Ibamos por un camino en la montaña, de tierra. Hacía calor. Toda la vegetación era amarilla o café así que tenía que ser verano. Ibamos en un 4X4, por el camino, rumbo a un lugar que se llamaba Río Cuarto.
De pronto terminó el camino y había un estero, como Matelimón de mi infancia. Al otro lado estaba el destino. Pero el estero tenía olas y movimiento y era imposible saber si podíamos atravesarlo con el carro o qué tan hondo podía ser.

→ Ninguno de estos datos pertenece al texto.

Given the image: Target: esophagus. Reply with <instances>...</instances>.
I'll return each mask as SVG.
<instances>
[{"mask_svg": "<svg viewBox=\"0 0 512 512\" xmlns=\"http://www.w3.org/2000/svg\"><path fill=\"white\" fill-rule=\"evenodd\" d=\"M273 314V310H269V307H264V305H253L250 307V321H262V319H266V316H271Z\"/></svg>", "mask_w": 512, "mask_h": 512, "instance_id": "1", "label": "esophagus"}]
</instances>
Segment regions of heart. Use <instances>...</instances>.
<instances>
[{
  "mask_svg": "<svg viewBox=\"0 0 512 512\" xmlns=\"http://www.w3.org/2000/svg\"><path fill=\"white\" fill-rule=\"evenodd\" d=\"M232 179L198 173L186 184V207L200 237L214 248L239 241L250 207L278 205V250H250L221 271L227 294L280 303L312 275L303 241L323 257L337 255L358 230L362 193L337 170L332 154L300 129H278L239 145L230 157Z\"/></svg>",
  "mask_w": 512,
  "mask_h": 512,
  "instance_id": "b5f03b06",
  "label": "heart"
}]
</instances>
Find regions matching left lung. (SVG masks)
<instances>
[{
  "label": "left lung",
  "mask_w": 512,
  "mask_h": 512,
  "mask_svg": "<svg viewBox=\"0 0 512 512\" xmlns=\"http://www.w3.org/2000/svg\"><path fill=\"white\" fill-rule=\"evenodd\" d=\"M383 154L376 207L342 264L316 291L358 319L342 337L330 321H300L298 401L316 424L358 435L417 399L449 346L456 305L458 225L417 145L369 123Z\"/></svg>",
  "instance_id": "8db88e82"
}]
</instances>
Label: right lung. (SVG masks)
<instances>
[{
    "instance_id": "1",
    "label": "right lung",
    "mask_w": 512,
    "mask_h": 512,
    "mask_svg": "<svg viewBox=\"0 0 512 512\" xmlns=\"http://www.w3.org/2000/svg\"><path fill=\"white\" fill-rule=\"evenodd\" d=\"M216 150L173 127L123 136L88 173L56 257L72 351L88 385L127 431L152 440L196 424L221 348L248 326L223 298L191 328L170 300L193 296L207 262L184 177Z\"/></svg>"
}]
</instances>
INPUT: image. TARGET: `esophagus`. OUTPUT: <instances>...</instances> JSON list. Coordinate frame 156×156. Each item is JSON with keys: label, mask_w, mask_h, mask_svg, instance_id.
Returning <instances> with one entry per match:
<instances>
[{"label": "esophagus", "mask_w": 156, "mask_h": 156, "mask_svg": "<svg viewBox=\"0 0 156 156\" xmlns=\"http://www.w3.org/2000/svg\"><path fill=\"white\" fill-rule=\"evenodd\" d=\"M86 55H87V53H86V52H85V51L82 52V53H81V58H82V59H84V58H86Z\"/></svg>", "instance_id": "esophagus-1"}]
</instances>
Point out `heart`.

Sentí miedo
Retomamos el camino de la montaña hasta llegar al mismo estero o a uno idéntico. Esta vez había un camino en el medio por dónde pasaba gente. Era una breve ventana de tiempo.
Lo atravesamos en el carro y cuando llegamos al otro lado, las callecitas eran muy pequeñas, porque no era un pueblo. Era un barco enorme y con el carro dábamos vuelta en esquinas, bajábamos con cuidado por las escaleras, circulábamos entre las mesas del restaurante, como lo más normal del mundo. Yo pensaba si así serían ser Las Catalinas.
Ibamos de cubierta en cubierta, pidiendo direcciones, hasta llegar a las habitaciones del lugar del curso. Era algo de arte o teatro, para Pato. Los encargados todavía estaban durmiendo.